Rows from a spatial reasoning dataset
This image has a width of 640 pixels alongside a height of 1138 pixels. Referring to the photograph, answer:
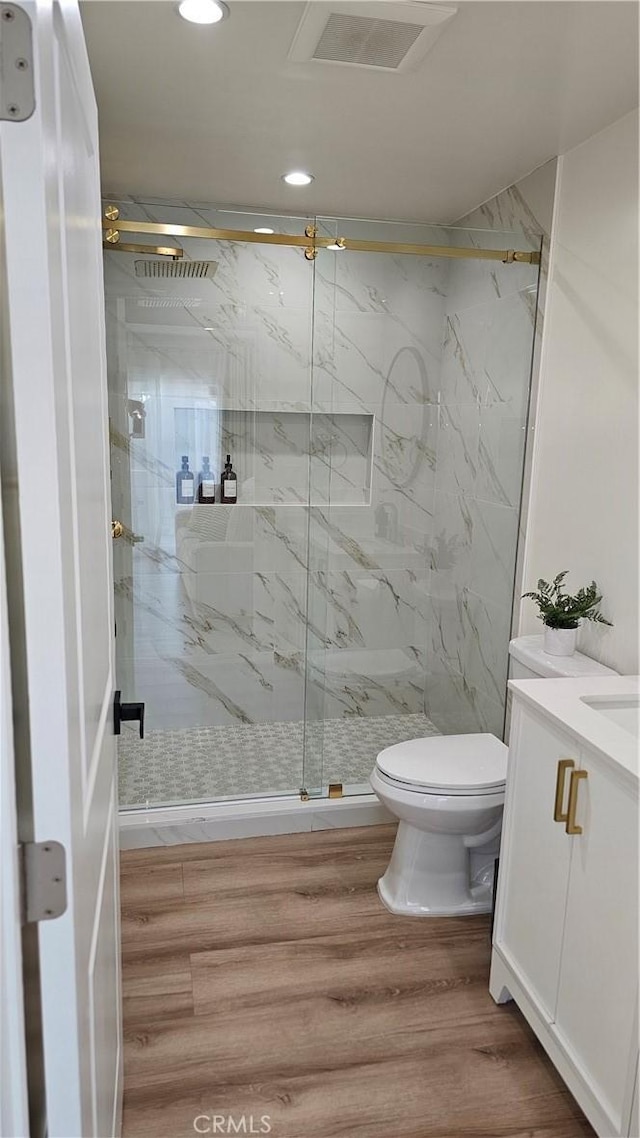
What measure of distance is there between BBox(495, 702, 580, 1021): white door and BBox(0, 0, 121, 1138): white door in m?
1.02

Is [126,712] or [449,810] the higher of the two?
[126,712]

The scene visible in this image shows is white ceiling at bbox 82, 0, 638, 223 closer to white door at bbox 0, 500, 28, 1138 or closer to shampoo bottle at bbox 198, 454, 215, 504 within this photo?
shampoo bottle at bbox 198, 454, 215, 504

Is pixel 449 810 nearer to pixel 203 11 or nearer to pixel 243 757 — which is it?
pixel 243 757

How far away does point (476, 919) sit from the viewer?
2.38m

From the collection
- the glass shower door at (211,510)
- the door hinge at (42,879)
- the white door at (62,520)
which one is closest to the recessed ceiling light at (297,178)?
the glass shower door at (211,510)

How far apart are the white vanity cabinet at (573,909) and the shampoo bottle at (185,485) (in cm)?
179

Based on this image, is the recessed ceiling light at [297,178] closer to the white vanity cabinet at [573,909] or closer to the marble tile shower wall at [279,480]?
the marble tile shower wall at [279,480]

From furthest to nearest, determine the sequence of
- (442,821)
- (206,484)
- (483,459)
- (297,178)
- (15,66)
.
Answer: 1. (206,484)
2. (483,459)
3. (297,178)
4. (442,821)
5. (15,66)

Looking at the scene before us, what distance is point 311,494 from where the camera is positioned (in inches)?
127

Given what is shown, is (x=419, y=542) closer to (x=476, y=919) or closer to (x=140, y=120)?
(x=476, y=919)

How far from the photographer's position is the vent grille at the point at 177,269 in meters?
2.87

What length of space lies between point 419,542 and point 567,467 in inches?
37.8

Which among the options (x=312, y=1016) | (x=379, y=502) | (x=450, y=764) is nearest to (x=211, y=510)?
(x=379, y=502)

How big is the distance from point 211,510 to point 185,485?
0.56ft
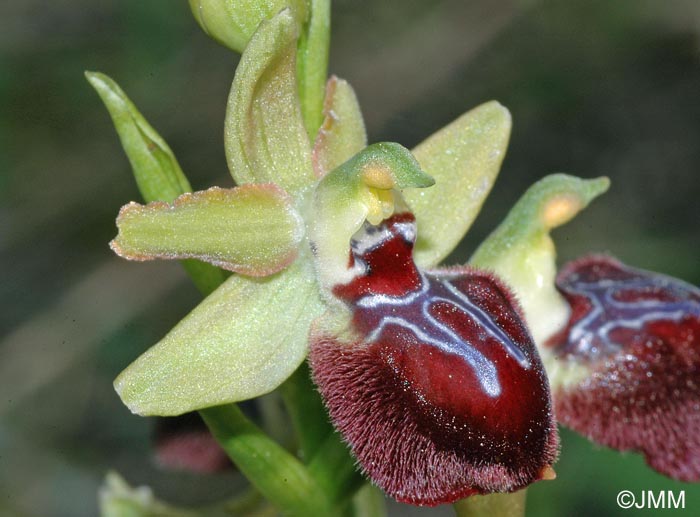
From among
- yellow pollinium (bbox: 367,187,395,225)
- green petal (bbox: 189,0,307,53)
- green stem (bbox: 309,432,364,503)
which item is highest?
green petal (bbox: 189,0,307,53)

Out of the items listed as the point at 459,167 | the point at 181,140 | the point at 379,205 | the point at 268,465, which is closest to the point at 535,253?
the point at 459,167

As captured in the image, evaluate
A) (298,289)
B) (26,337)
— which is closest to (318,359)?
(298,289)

§ **Prompt**
Report each line of the records that includes the string "cabinet", copying those lines in full.

§ **Result**
How far apart are the white vanity cabinet at (573,909) and the shampoo bottle at (185,485) (in cm)?
Based on this image, is the recessed ceiling light at [297,178] closer to the white vanity cabinet at [573,909] or closer to the marble tile shower wall at [279,480]?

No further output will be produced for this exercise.